The average performance of the synesthetes collapsed across STAs was no better in the dichromatic condition than was the performance of nonsynesthetes (M = .939, SE = .10, and M = .932, SE = .10, respectively), as tested by a post-hoc t test, t(27) = 0.081, p = .94. The synesthetes reported seeing their synesthetic colors in the masking trials, however. Furthermore, the nonsynesthetes did not perform significantly better than the synesthetes in the monochromatic condition (M = .827, SE = .015, and M = .862, SE = .015, respectively), t(27) = 0.395, p = .67.

Performance in both the dichromatic and monochromatic conditions followed a U-shaped function for the backward side of the metacontrast function. However, performance was categorically better in the dichromatic than in the monochromatic condition for both synesthetes and controls. While the point of optimal masking was the same for both conditions, the degradation in performance was not as dramatic in the dichromatic condition.

Discussion

The results of the present study suggest that metacontrast masking and synesthesia are mutually exclusive and that synesthesia occurs at a later processing stage than does metacontrast in the visual stream. This distinction is reflected qualitatively in the differences between synesthetic and real color perception—for instance, in the lack of a complementary-color afterimage upon the disappearance of a letter seen in synesthetic color (Bridgeman, Winter, & Tseng, 2010). In Bridgeman et al.’s study, synesthetes perceived both a synesthetic and a real color together; when a black high-contrast letter abruptly disappeared, one synesthete, for example, saw the afterimage color as “white, but still red [the synesthetic color for that figure in that person].” The present results also suggest that synesthetic color experience does not influence color processing in metacontrast masking. A U-shaped metacontrast masking function appeared in the monochromatic stimulus condition, with an optimal masking point at 66 ms, whether or not the observer experienced synesthetic colors. That is, the synesthetes were incapable of using their synesthetic colors to identify the masked target.

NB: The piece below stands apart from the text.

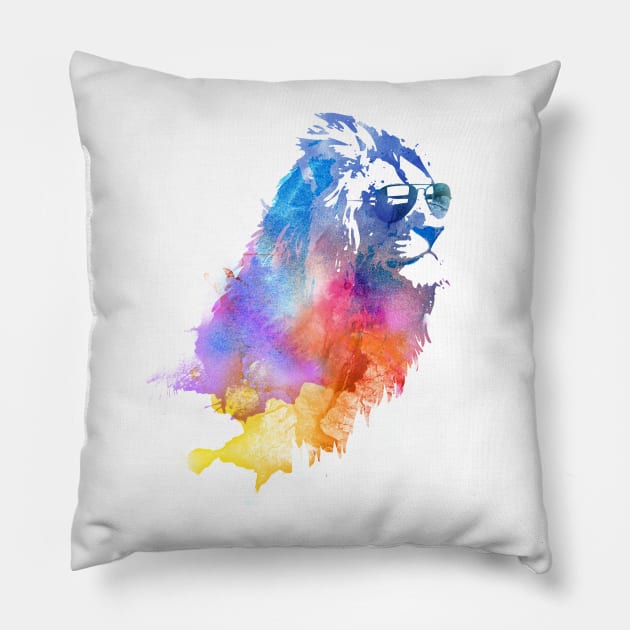 Sunny leo Pillow by astronaut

A related interpretation of our results can also be made: It is possible that, rather than coming after metacontrast, synesthesia is based on a different system that is not involved in metacontrast masking. (We thank Vince DiLollo for suggesting this possibility.)

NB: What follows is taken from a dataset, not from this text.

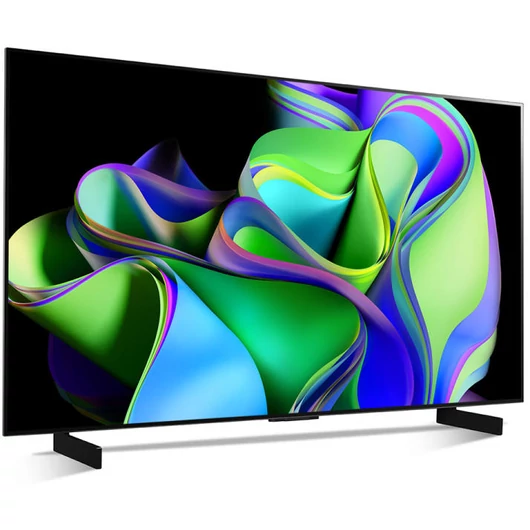 LG 42&quot; OLED42C31LA 4K UHD OLED evo okostelevízió 106 cm képátmérő 4K felbontással.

By using a metacontrast-masking procedure, we were able to build on what we know of metacontrast and its location in the brain to begin to locate the level of grapheme–color synesthesia, which must occur beyond the level of V2 if it does involve the same system as metacontrast. Measuring thresholds and recording natural breaks in perception with a psychophysical experiment affords a more direct measure of experience than do neuroimaging methods such as fMRI (Hubbard, Arman, Ramachandran, & Boynton, 2005; Nunn et al., 2002; Sperling, Prvulovic, Linden, Singer, & Stirn, 2006), though fMRI studies are consistent with ours in identifying color–grapheme synesthesia with activity beyond V2. Specifically, they have identified activity in V4 with synesthetic color (see, however, Hupé, Bordier, & Dojat, 2012). When research locates the exact level of synesthesia in the brain and accurately maps its neural structure, we will better understand how the human brain creates and binds its own perceptions.